Video has, is, and will continue to be transformative to the online experience.
eMarketer projects that by 2014 nearly three-quarters of all US internet users will watch video online at least once per month. With rising viewership, video advertising spending will also increase on both desktop and mobile from $2.93 billion in 2012 to $8.04 billion in 2016. As the adoption rate for connected TVs, smartphones, tablets, and “phablets” rises, consumers are even more connected to brands than when sitting behind a desktop computer.
Having both of these marketing conditions in place is a marketers dream — to be able to take full advantage of digital video advertising and spend a majority of campaign budgets on video. But before you start spending all this money, plan effectively what your goals are and how to measure these goals.
Too many times we have heard many marketers jump on the hot topics in the digital sector without much thought or planning. This can be a crucial mistake. You will be setting yourself up for ineffective advertising and wasted budget.
To maximize your ROI, here are 4 ways to quantify your video campaigns.
Average Time per View (ATPV)
You can learn a lot about how consumers are watching your videos by looking at the average time per view.
ATPV shows you if and when video abandonment is occurring, and if you are achieving the full views you hope for. Knowing at what point the viewer stops the video gives you valuable insight into your video campaigns for the other sets of consumers.
This metric is calculated as follows:
Total time spent watching video / # of Total views = Average time per view
If your ATPV is close to the length of your video, the probability for a conversion will likely be higher. On the other hand, if this metric is a lot lower than the length of your video it could translate into 2 things: either the video isn’t loading as expected; or, the video content is not appealing to watch for the consumer.
Mode of Abandonment
Now that you’ve calculated ATPV you have a rough average time of abandonment. Perhaps you should consider delving deeper by analyzing each individual view. This will allow you to locate the exact points of abandonment and know when viewers are most frequently leaving.
If a large number of viewers are exiting your video at similar times, this should prompt for more investigation, which is why Mode of Abandonment is a key metric to keep close eye on. As a marketer you can pinpoint an issue at a specific point in your video.
Post-view Conversion Rates
Many marketers are content knowing that their videos are being watched and getting high conversion rates. This can be a bit misleading especially with those videos that are pre-roll and mid-roll. The real question you should be asking yourself is: are the viewers really engaged, or was the video just streaming in the background without being paid attention to.
A good way to measure this is to implement a post-view action at the end of the video, like additional video suggestions, a link, or a quiz (don’t underestimate the power of a good quiz). Users who are really engaged with the video content will be more likely to convert on these kinds of post-view actions.
Low post-view conversion rates show that users are paying very little attention to your video. By implementing this metric along with the other metrics it provides an additional touchpoint on how users are engaging with your brand.
Social Media Metrics
As we’ve seen over the past few years the most compelling and engaging video campaigns are ones where viewers are:
- actively commenting
- sharing via social channels (ie Facebook, Twitter etc)
- creating their own spoofs of the original video
These are the results marketers dream of: when videos go viral.
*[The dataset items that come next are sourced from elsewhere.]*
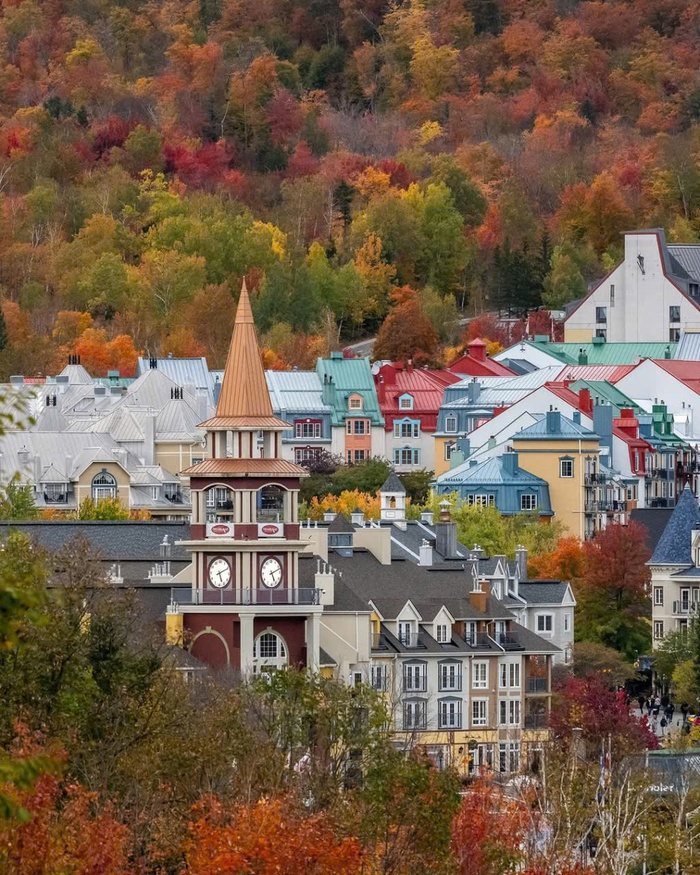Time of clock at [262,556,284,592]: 5:11
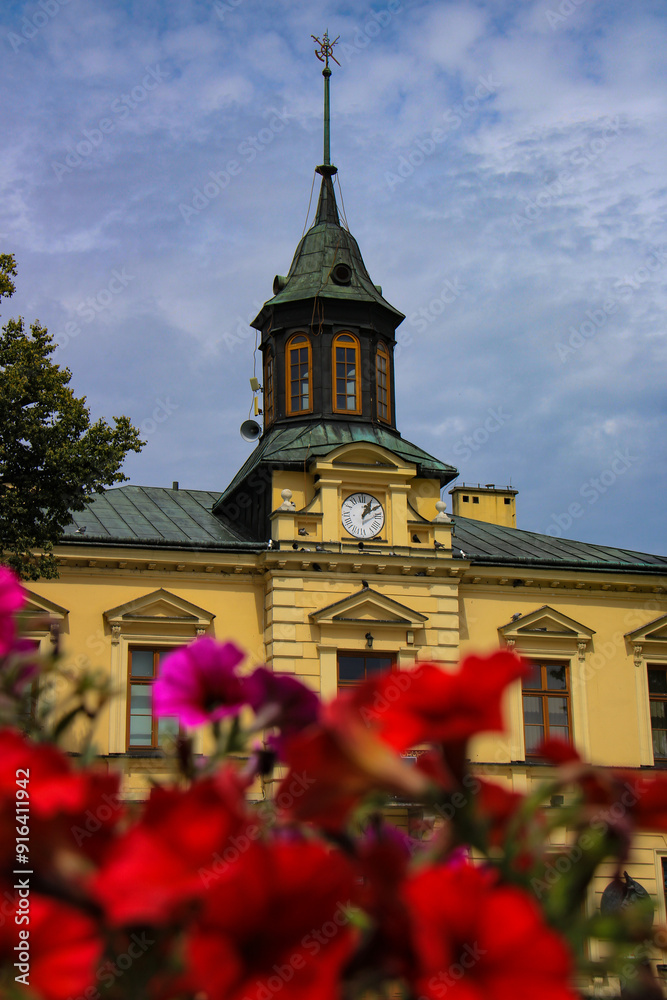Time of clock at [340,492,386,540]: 1:09
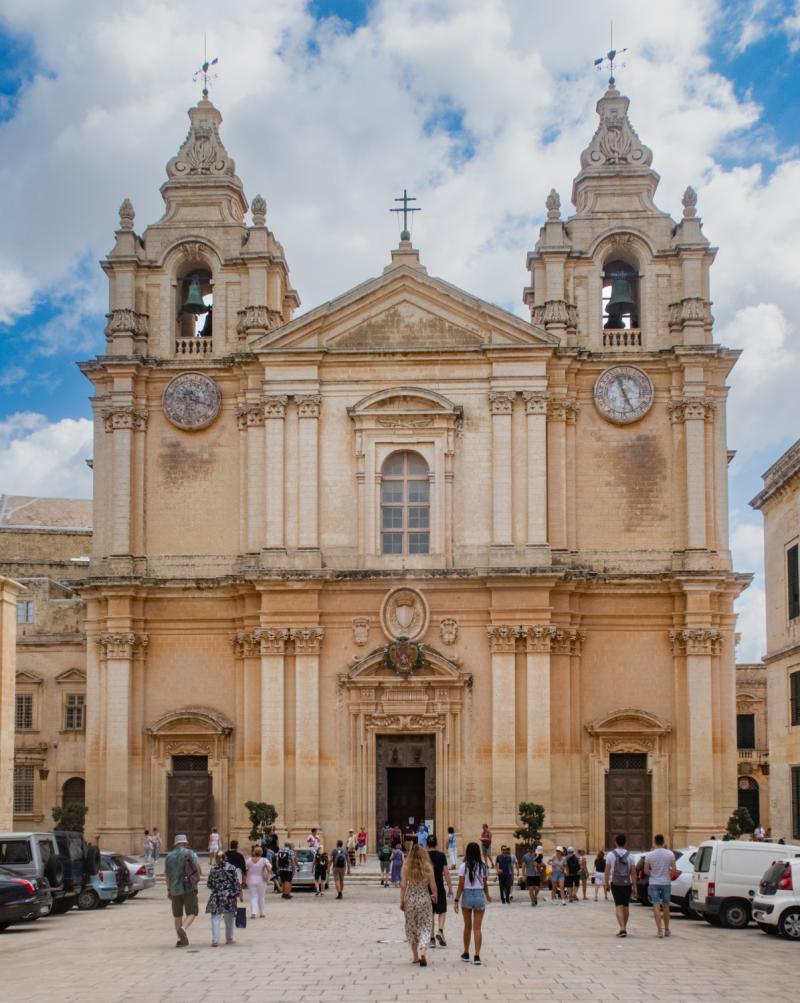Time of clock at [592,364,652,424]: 11:25
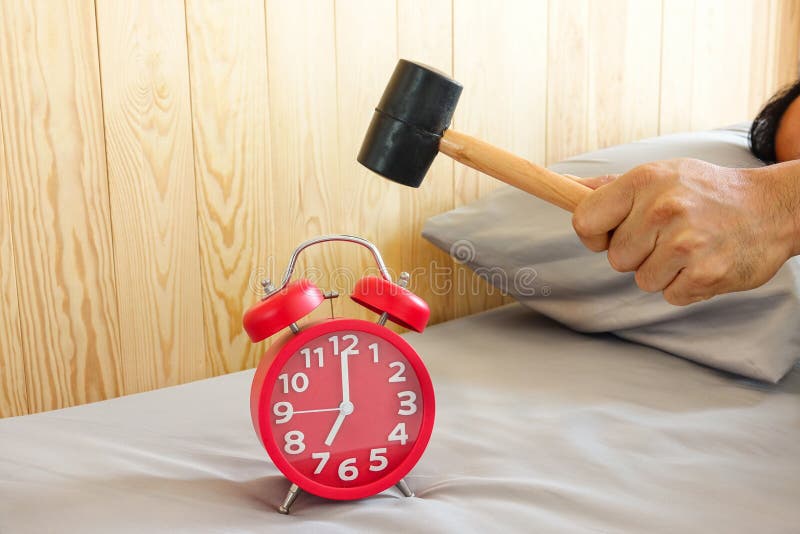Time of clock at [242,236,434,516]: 7:00
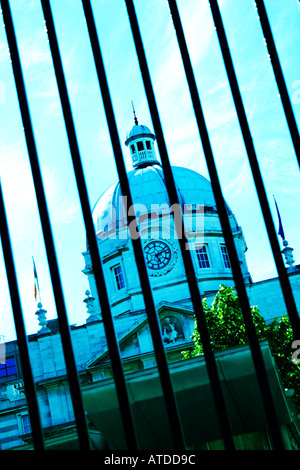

Standard video metrics, as I’ve outlined above, are a good base to measure performance, but implementing a social media analytics tool extends your analysis to gain real insight beyond your ads. These tools help marketers reveal what people (via Youtube, Twitter, Facebook) are saying around their video campaigns. Some of the providers in this space include Visible Technologies, Salesforce Marketing Cloud (formerly Radian6), and Simply Measured.
It’s important to understand if consumer sentiment is positive or negative towards the video content. Positive sentiment is great for the brand, but the true learnings should come from the negative sentiment. What you learn can then be used to optimize the video content to provide a more engaging online experience. Beyond sentiment (positive, negative, or neutral), a marketer might consider monitoring the following:
- Share of Voice: The share of conversation that is devoted to top companies in each industry drawn from the Fortune 500.
- Sentiment Breakdown: A look at the sentiment of posts referenced in Share of Voice.
- Prominent Terms: Those terms that come up most when people are talking about each industry on social media.
- Volume Trend: The volume of social conversation about each industry over time.
- Live Twitter Feed: Scrolling tweets about each industry.
- Sentimented Percent Comparison: A snapshot of the general sentiment towards top companies. This takes in all sentimented posts and senses where the majority fall.
Looking purely at views and conversion rates is an outdated way to measure a video campaign. If you want to invest heavily in killer videos, have a solid measurement plan in place and optimize using the right metrics.